#### Text passage
Physical Education

The role of Physical Education at Foxfield School is to promote the physical, social, mental, emotional and spiritual development of all students through a broad and balanced curriculum appropriate to their age, level of understanding and need. Foxfield strives to be a healthy school and PE plays an important role in this. PE is a practical based subject that enables all pupils to participate in enjoyable, exciting and challenging physical activities. These, in turn, generate good health, fitness and feelings of contentment. PE encourages positive thinking, positive actions, leadership, co-operation, tolerance and respect for others. In addition to this PE also develops students’ ability to manage the body in a variety of aesthetic, competitive and challenging situations. Physical Education nurtures technical, social and judgemental skills and re-enforces more general skills such as communication, reasoning, problem solving and citizenship. PE also has a cross curricular links that are supportive of literacy and numeracy and other areas of the curriculum.


All pupils have a minimum of two hours of Physical Education per week. This is broken down into two lessons. PE lessons are based in the gym or on the sports field and pupils also have a swimming session each week.

Physical Education is delivered by specialist PE teachers and coaches, and additional opportunities for sports are provided within the many lunchtime and after school clubs that the school provide. As part of the Physical Education curriculum pupils are taught gymnastics, dance, athletics, team games and individual sports such as badminton, and soft tennis.

#### Requirement
According to the physical education text, what is the minimum amount of Physical Education that all pupils have each week?

#### Information provided
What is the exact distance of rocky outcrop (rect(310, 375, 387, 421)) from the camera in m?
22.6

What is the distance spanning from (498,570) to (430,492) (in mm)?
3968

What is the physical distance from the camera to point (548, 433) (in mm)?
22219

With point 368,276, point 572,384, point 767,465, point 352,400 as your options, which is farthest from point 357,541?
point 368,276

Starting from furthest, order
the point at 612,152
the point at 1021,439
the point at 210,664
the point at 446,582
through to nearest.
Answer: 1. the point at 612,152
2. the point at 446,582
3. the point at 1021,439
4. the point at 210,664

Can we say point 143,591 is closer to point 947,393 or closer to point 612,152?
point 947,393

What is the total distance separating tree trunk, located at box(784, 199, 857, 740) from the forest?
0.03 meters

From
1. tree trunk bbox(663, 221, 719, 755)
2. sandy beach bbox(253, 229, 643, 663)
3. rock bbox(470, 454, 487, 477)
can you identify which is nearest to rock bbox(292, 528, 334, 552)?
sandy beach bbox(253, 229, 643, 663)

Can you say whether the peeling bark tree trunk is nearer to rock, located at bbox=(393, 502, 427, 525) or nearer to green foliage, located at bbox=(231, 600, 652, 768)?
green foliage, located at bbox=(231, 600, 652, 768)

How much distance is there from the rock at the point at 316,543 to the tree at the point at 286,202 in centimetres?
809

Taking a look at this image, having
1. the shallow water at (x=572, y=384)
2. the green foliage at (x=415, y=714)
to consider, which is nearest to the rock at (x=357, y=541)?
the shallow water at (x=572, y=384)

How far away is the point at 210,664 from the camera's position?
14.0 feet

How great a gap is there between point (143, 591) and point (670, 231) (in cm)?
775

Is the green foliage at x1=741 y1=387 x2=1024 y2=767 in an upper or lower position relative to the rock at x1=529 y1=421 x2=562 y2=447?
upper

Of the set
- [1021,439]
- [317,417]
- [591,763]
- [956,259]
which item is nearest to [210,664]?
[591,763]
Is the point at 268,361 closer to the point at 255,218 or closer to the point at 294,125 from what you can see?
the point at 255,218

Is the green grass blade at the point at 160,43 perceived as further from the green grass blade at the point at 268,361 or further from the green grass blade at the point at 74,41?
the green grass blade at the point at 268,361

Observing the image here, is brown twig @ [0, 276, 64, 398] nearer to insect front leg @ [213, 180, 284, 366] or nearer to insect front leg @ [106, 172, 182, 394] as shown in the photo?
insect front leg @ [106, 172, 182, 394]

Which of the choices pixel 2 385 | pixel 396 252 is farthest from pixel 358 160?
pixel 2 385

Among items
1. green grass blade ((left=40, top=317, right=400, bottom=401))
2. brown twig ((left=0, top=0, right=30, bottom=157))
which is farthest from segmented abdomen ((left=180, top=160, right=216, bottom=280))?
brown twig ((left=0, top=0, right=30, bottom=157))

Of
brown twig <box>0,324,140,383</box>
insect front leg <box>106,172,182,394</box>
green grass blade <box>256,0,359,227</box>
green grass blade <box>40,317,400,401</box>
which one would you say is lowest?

#### Answer space
All pupils have a minimum of two hours of Physical Education per week.